Le document qui constitue le sommet de ces prescriptions est paradoxalement peu juif, je veux dire qu’il ne porte pas mention de rites ni de pratiques typiquement juifs. Il s’agit évidemment du Décalogue, les Dix commandements, à la seule référence à une prescription juive apparaît dans le commandement de respecter et de sanctifier le repos et la solennité du chabbat, le samedi.

Pouqruoi donc ? Parce que la tradition juive a vu dans ce monument de l’éthique le condensé de son message, destiné non plus à un seul groupe humain, un seul peuple, mais à l’ensemble de l’humanité/ IL Y ALLAIT DE L’UNIVERSALITÉ DE LA LOI MORALE. Le terme Israël, juif ou autre n’y apparaît jamais.

Je disais que seule l’observance du chabbat était spécifiquement une observance juive, mais le Talmud dans ses commentaires relèvent que même l’observance du chabbat comporte une dimension universelle, puisque D s’est arrêté d’œuvrer le samedi, pour la création dont l’humanité entière profite et pas uniquement les enfants d’Israël…… Là les talmudistes parlent du chabbat de la création (chabbat de-beri’a) et non plus du chabbat du peuple d’Israël…

Cet intérêt pour l’écrasante majorité de l’humanité non-juive, ce que Lévinas nommait intelligemment le souci de l’autre, apparaît de manière lumineuse, dans le Talmud lorsqu’il élabore le code moral de cette humanité, non touchée par Révélation du Sinaï, et qu’il nomme LES FILS DE NOÊ, en référence aux rescapés du Déluge, le ferment d’une humanité nouvelle puisque l’engeance dévoyée qui infectait précédemment la surface de la terre avait été implacablement détruite.

Les lois de Noahides, au nombre de sept, sont les suivantes : ne pas blasphémer, ne pas tuer, ne pas voler, ne pas commettre d’adultère (débauche) ne pas consommer de membre d’un animal encore vivant (d’où les règles d’abattage rituel), ne pas pratiquer l’idolâtrie, instituer des tribunaux afin que la société humaine repose sur le droit.

On peut dire que c’est la charte de l’humanité civilisée, une humanité pensante mais pas nécessairement croyante.

La sagesse dans la Bible :

Littérature sapientiale : Les Proverbes, l’Ecclésiaste, Job.

Il s’agit de textes provenant soit des sagesse antiques du Proche Orient ancien, soit de traités qui furent relus et en quelque sorte «cachérisés» par des rédacteurs postérieurs plus religieux… C’est ainsi que l’Ecclésiaste qui va très loin dans sa recherche du sens de la vie sur terre n’hésite pas à contester l’immortalité de l’âme (même si dans le ch.

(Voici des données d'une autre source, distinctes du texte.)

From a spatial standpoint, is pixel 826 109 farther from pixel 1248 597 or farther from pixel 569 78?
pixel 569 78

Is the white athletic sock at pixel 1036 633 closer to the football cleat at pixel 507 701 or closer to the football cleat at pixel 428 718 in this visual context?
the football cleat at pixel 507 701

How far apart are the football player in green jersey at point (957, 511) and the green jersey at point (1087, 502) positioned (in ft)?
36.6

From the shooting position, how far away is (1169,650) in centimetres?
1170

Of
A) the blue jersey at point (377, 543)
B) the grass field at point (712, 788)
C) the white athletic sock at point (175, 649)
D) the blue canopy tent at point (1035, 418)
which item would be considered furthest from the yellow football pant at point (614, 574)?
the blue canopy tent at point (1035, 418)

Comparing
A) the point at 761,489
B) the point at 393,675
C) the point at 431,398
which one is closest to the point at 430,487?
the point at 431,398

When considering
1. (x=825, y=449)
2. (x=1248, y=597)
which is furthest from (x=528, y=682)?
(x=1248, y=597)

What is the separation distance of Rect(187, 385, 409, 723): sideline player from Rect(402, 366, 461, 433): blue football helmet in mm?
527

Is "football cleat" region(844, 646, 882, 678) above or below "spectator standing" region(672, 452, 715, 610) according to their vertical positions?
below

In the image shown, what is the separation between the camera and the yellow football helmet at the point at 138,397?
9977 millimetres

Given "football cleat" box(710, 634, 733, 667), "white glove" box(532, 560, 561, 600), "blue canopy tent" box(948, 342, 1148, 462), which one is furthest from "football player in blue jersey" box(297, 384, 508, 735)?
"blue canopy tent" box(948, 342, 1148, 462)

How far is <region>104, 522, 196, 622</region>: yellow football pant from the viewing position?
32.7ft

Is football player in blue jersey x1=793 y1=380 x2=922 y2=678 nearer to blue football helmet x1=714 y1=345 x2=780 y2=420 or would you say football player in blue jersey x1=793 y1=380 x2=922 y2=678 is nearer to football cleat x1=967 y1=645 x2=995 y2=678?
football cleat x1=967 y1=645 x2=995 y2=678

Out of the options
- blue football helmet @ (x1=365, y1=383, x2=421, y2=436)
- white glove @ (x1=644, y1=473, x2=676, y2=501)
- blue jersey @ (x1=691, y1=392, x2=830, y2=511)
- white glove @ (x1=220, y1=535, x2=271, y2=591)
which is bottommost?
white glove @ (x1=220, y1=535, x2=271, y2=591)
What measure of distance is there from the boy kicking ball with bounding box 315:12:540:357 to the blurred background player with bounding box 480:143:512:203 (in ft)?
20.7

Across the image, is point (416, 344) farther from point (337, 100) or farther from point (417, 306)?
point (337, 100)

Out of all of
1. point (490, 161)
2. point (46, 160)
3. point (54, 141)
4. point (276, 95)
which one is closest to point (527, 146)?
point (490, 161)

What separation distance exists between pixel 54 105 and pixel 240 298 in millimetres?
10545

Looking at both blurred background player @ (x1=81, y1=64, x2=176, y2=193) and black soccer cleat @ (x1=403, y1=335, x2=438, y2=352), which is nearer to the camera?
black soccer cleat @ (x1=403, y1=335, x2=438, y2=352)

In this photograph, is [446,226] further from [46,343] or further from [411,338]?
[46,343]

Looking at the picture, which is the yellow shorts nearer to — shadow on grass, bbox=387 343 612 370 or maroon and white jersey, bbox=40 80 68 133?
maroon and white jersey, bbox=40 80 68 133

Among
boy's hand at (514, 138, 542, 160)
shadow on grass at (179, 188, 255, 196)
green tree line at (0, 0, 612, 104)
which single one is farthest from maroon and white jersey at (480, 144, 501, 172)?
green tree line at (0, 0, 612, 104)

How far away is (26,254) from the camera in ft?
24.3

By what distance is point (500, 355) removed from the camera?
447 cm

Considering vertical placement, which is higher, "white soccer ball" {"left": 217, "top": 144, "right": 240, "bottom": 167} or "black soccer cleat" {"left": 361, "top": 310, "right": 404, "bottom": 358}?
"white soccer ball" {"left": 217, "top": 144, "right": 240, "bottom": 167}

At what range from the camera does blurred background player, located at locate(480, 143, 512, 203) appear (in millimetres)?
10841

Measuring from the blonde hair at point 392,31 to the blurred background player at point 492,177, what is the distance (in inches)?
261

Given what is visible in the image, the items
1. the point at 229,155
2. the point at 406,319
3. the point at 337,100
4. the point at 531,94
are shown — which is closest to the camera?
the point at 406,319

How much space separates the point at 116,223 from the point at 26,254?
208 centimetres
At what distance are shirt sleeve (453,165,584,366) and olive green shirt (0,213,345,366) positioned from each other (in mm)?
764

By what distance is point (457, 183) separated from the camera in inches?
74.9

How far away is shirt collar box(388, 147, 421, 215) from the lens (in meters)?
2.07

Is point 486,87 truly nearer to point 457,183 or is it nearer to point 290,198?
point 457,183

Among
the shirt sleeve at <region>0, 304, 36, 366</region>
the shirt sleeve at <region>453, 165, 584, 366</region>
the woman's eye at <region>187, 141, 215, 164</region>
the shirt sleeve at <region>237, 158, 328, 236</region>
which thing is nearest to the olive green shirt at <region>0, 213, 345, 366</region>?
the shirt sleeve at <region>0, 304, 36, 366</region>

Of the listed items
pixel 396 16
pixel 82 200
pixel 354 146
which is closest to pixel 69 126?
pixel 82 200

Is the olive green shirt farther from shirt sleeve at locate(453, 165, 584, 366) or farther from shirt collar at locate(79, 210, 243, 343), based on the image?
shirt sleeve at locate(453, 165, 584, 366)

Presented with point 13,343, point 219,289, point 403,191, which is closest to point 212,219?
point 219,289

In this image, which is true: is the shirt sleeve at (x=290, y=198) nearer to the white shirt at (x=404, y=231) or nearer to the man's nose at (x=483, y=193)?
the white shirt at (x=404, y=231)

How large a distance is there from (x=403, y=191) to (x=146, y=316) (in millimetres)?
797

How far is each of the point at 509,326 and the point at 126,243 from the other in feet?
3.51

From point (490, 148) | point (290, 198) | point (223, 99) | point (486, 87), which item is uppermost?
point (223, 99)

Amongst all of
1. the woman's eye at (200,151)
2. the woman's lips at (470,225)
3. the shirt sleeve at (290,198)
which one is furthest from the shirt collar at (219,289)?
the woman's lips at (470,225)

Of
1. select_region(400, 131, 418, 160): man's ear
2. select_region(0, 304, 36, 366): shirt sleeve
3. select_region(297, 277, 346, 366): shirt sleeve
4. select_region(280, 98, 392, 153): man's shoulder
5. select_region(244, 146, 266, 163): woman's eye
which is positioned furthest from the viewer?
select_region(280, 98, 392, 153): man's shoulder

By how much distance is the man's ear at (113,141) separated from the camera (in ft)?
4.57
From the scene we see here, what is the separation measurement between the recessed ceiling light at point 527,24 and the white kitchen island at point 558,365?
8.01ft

XII il semble l’affirmer).

Quant à Job dont l’interrogation s’adresse à l’humanité tout entière, sans distinction de race ni de religion, il cherche désespérément à percer le secret de la théodicée, de la justice humaine……

Ce livre m’offre une transition vers la philosophie médiévale juive dont Maïmonide fut le plus beau fleuron. Dans son exégèse du livre de Job, Maimonide introduit ses propres conceptions de la Providence divine : l’homme est mortel, dit-il, il ne doit pas s’étonner des maux qui s’abattent sur lui, ils sont indissociables de la nature humaine dont le mal, la matière font partie.

En somme, une sorte de sagesse qui tient compte des limites de notre intellect et de notre vie. Mais Maimonide tout comme Hermann Cohen (ob. 1918) vont bien au-delà des conceptions traditionnelles. Ce qui représente vraiment la tradition juive, ce sont la Bible et son interprétation talmudique. Ce qui n’équivaut nullement, sous notre plume, à un rejet de prolongements particulièrement fécondes de cette tradition au moins trimillénaire.